• Work to complete: The goal is an unaltered copy of the records below, minus any images.

• Data to examine:

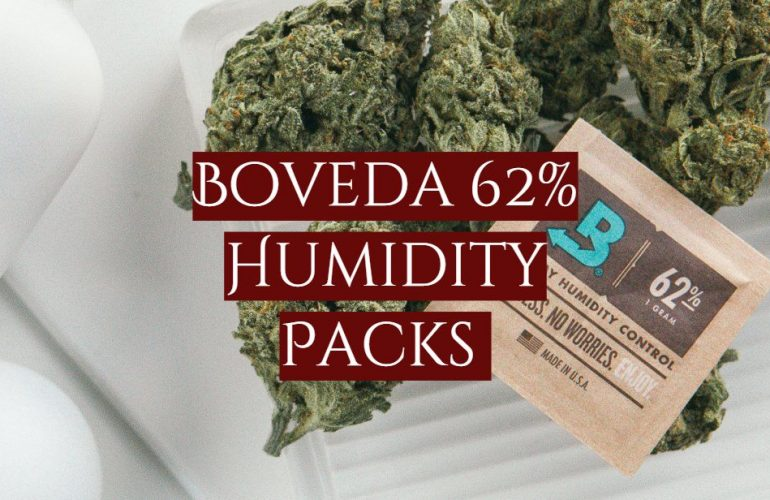 Boveda 62% Humidity Packs Review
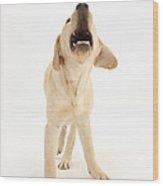 Yellow Labrador Retriever Pup Barking Wood Print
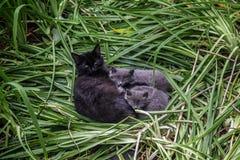 Famille du ` s de chat Beau chat noir pelucheux mignon avec deux chatons gris sur l'herbe verte Photo stock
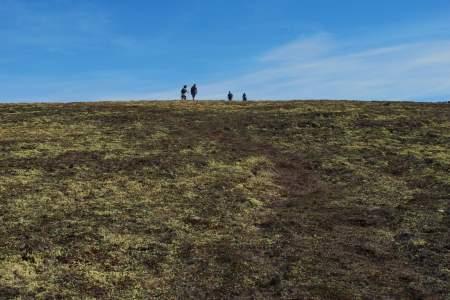 Bear Point Trail
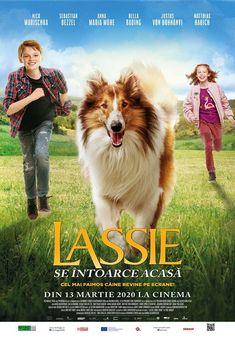 Vizionați Lassie Come Home Film Online Subtitrat in Romana pe Collie, Guinness World, New Class, Trailer, Second Best, Hit Songs, Save Her, Lassi, World Records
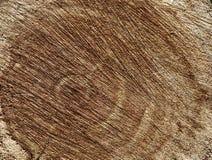 Hintergrundbeschaffenheit eines Baums verringert Lizenzfreie Stockfotografie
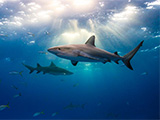 Sharks in the sea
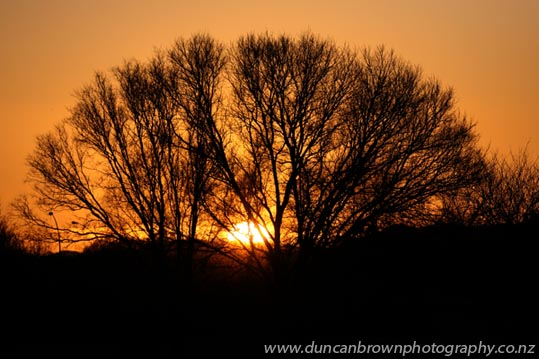 Just to prove I do get up early, sometimes photograph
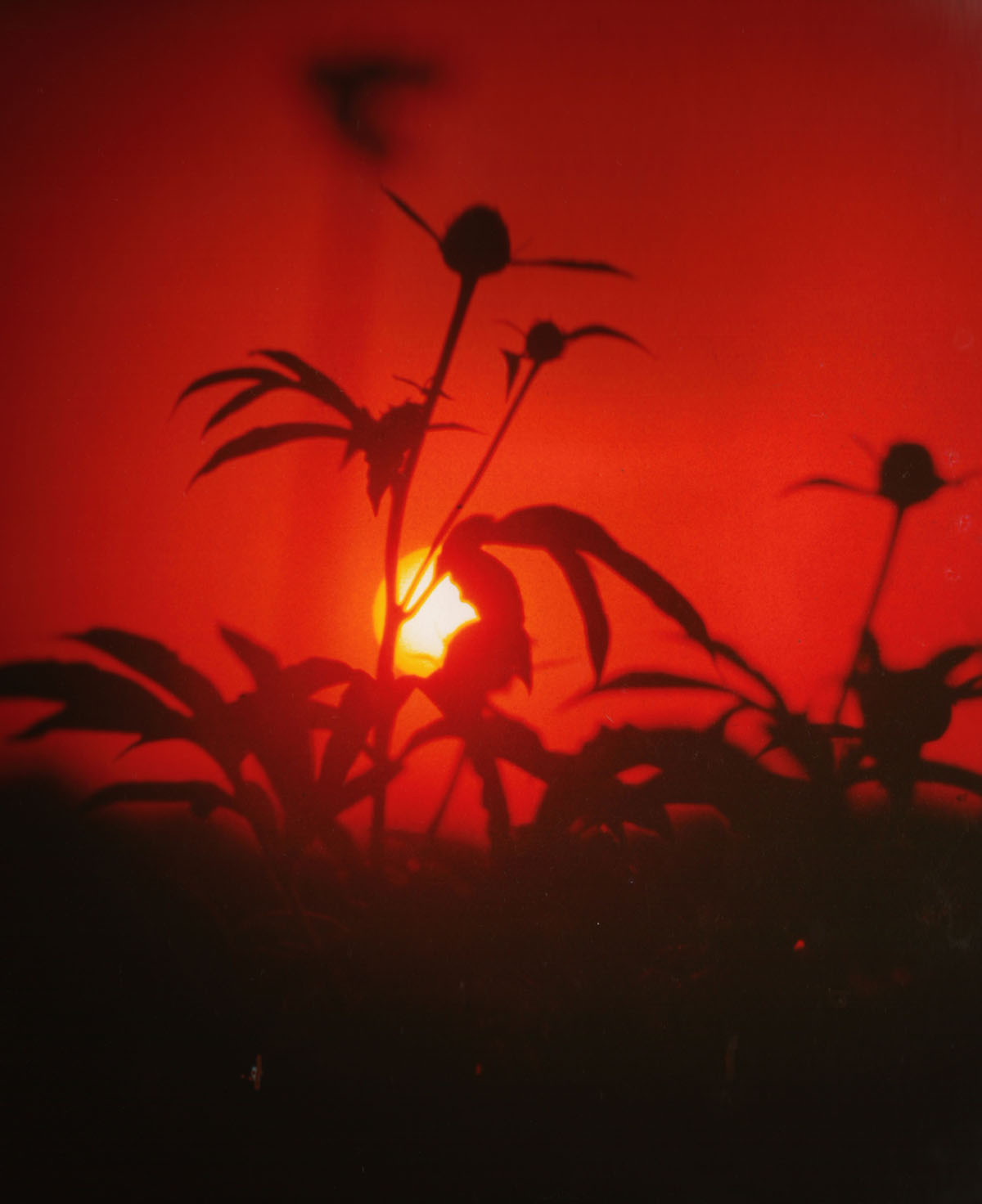 peonies at sundown 2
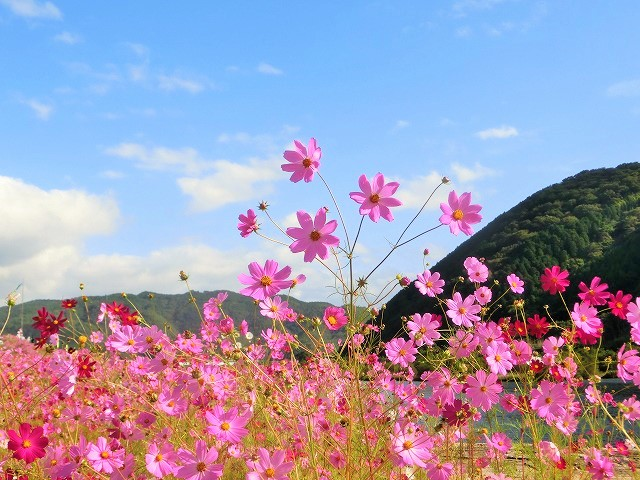 吉井町のコスモスと案山子祭り2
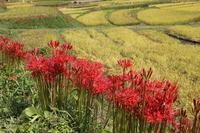 Terasaka terraced rice fields of Amaryllidaceae Stock photo [3890180] Cluster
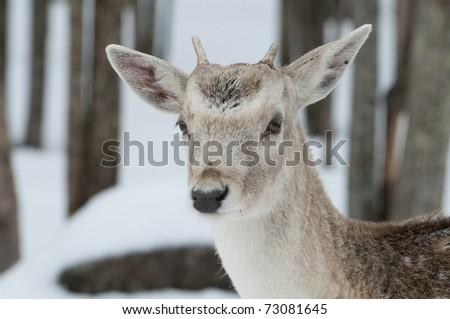 Young fallow deer buck in with snow and tree background - stock photo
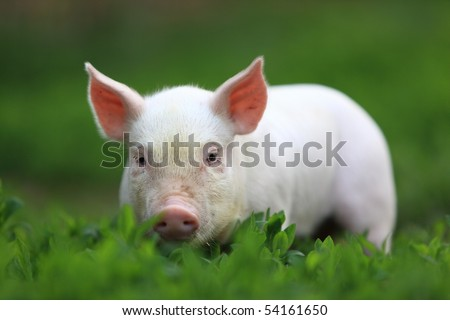 Young pigling on a green grass. - stock photo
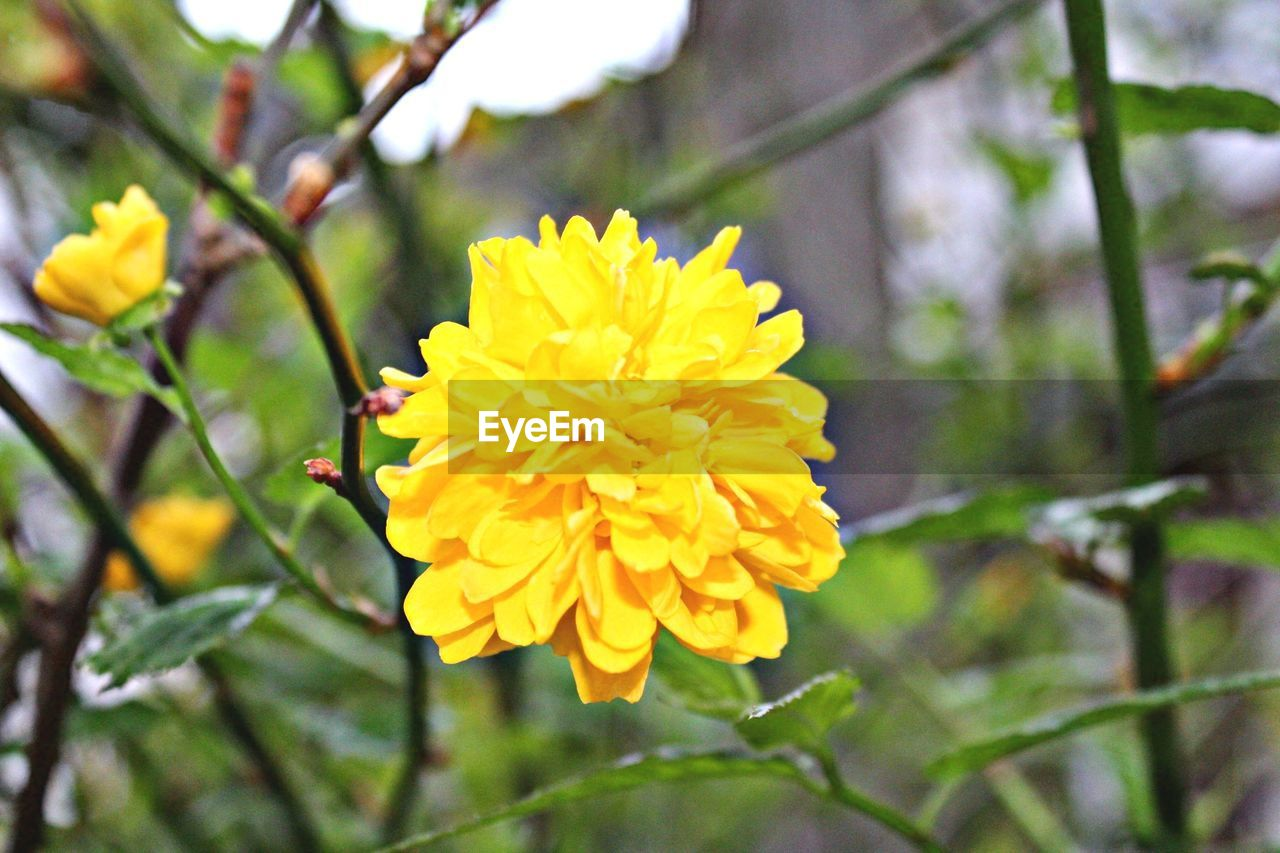 flower, fragility, petal, freshness, beauty in nature, growth, nature, yellow, flower head, blooming, close-up, focus on foreground, outdoors, plant, day, no people, springtime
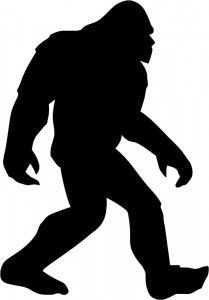 209x300 323 Best Sasquatch Images Aliens, Bigfoot Sightings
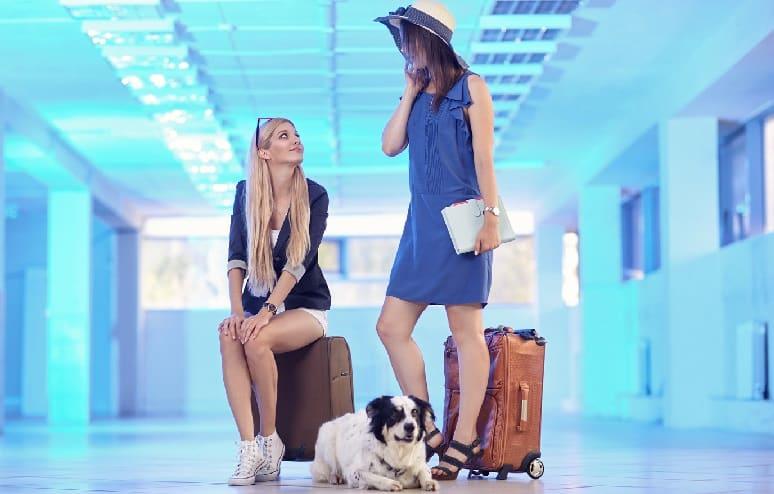 Best Travel Dog.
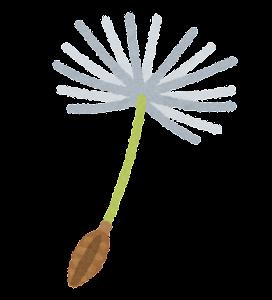 たんぽぽの綿毛のイラスト(1本)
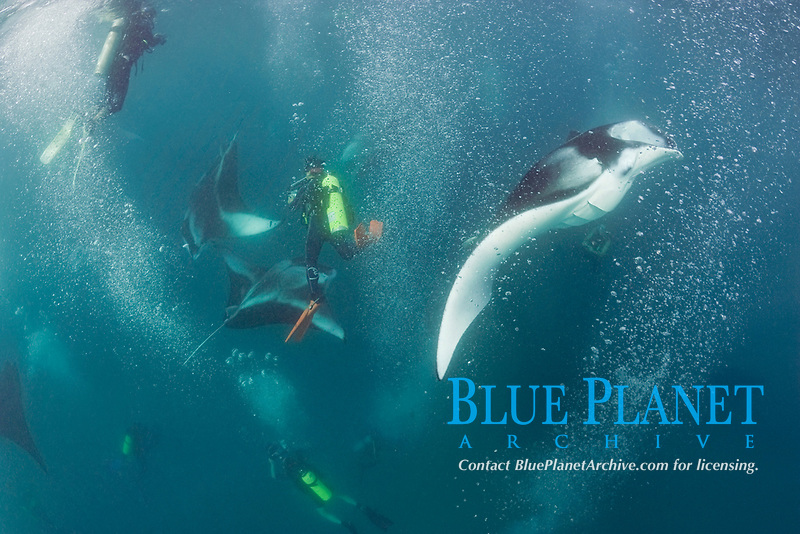 scuba divers photographing reef manta rays, Mobula alfredi, feeding on plankton, Hanifaru Bay, Baa Atoll, Maldives, Indian Ocean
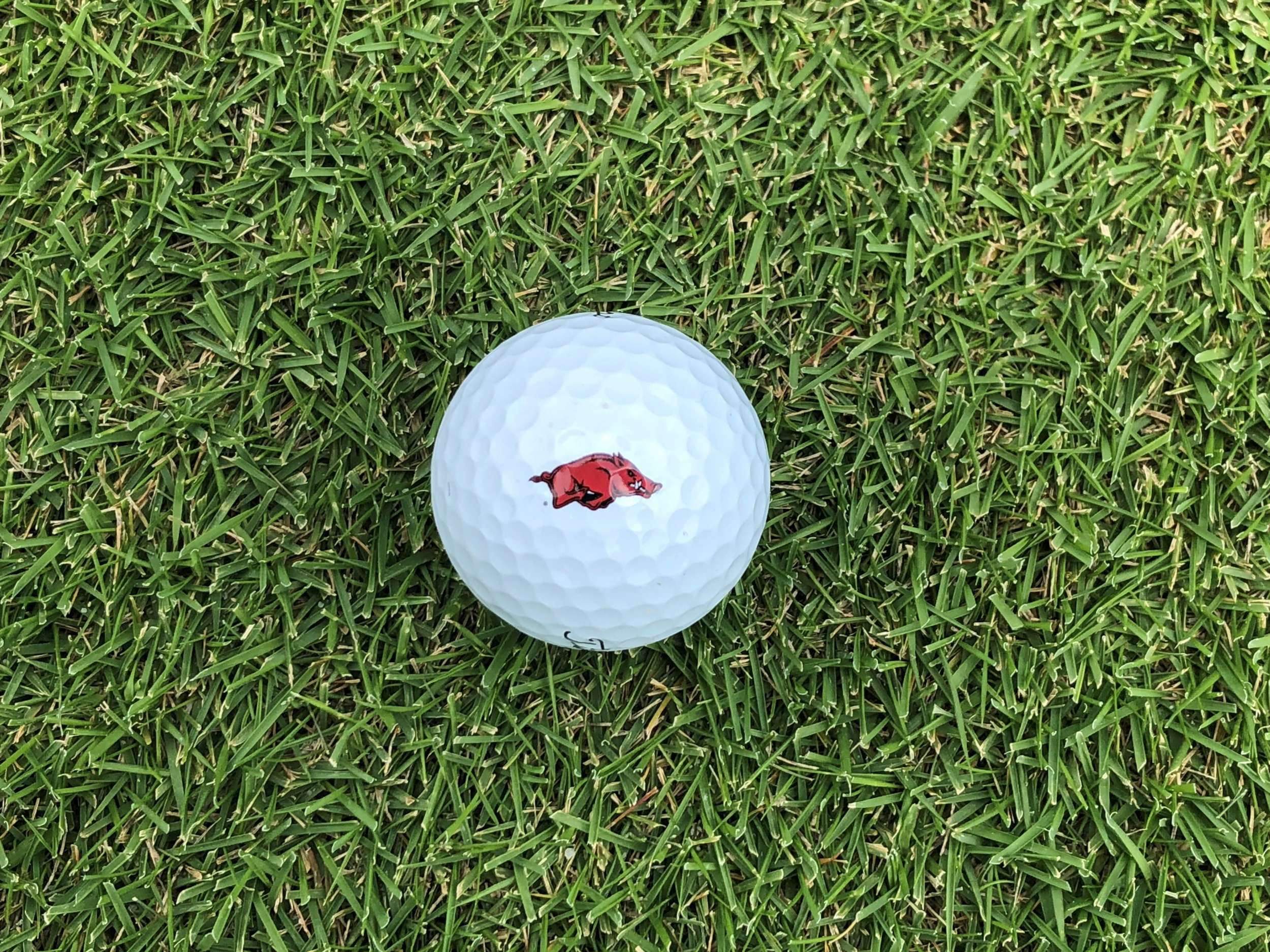 Arkansas Women's Golf Releases 2020 Fall Schedule
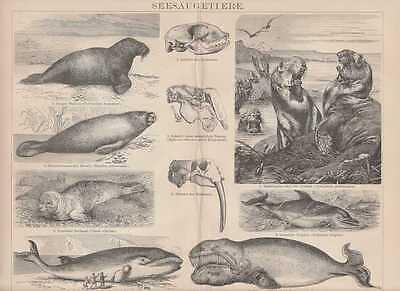 Der GüNstigste Preis Wal Finnwal Robben Delphin Holzstich Von 1886 Walross Walfisch Seehund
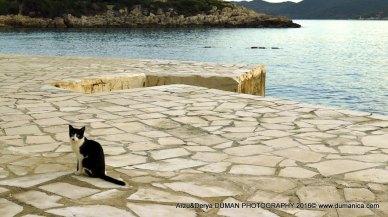 arzu-derya-photography2016-98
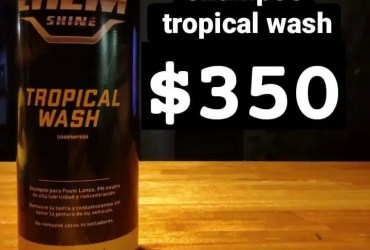 Shampoo Vehicular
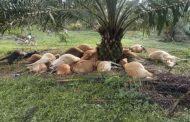 19 lembu mati bergelimpangan dipanah petir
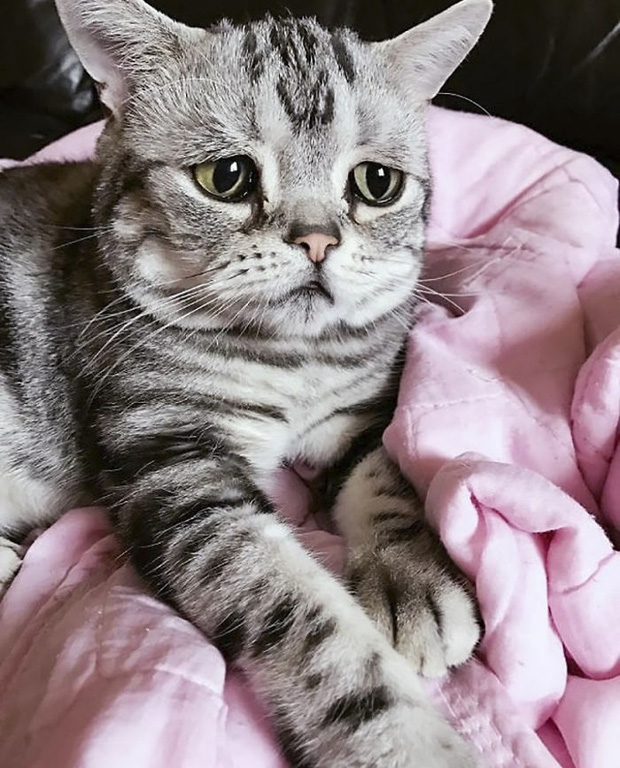 Nhìn bộ mặt buồn thiu như mất sổ gạo của boss mèo đáng yêu, con sen nào cũng muốn ôm lấy một cái - Ảnh 3.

• Output of the task:
 Boveda 62% Humidity Packs Review
 Yellow Labrador Retriever Pup Barking Wood Print
 Famille du ` s de chat Beau chat noir pelucheux mignon avec deux chatons gris sur l'herbe verte Photo stock
 Bear Point Trail
 Vizionați Lassie Come Home Film Online Subtitrat in Romana pe Collie, Guinness World, New Class, Trailer, Second Best, Hit Songs, Save Her, Lassi, World Records
 Hintergrundbeschaffenheit eines Baums verringert Lizenzfreie Stockfotografie
 Sharks in the sea
 Just to prove I do get up early, sometimes photograph
 peonies at sundown 2
 吉井町のコスモスと案山子祭り2
 Terasaka terraced rice fields of Amaryllidaceae Stock photo [3890180] Cluster
 Young fallow deer buck in with snow and tree background - stock photo
 Young pigling on a green grass. - stock photo
 flower, fragility, petal, freshness, beauty in nature, growth, nature, yellow, flower head, blooming, close-up, focus on foreground, outdoors, plant, day, no people, springtime
 209x300 323 Best Sasquatch Images Aliens, Bigfoot Sightings
 Best Travel Dog.
 たんぽぽの綿毛のイラスト(1本)
 scuba divers photographing reef manta rays, Mobula alfredi, feeding on plankton, Hanifaru Bay, Baa Atoll, Maldives, Indian Ocean
 Arkansas Women's Golf Releases 2020 Fall Schedule
 Der GüNstigste Preis Wal Finnwal Robben Delphin Holzstich Von 1886 Walross Walfisch Seehund
 arzu-derya-photography2016-98
 Shampoo Vehicular
 19 lembu mati bergelimpangan dipanah petir
 Nhìn bộ mặt buồn thiu như mất sổ gạo của boss mèo đáng yêu, con sen nào cũng muốn ôm lấy một cái - Ảnh 3.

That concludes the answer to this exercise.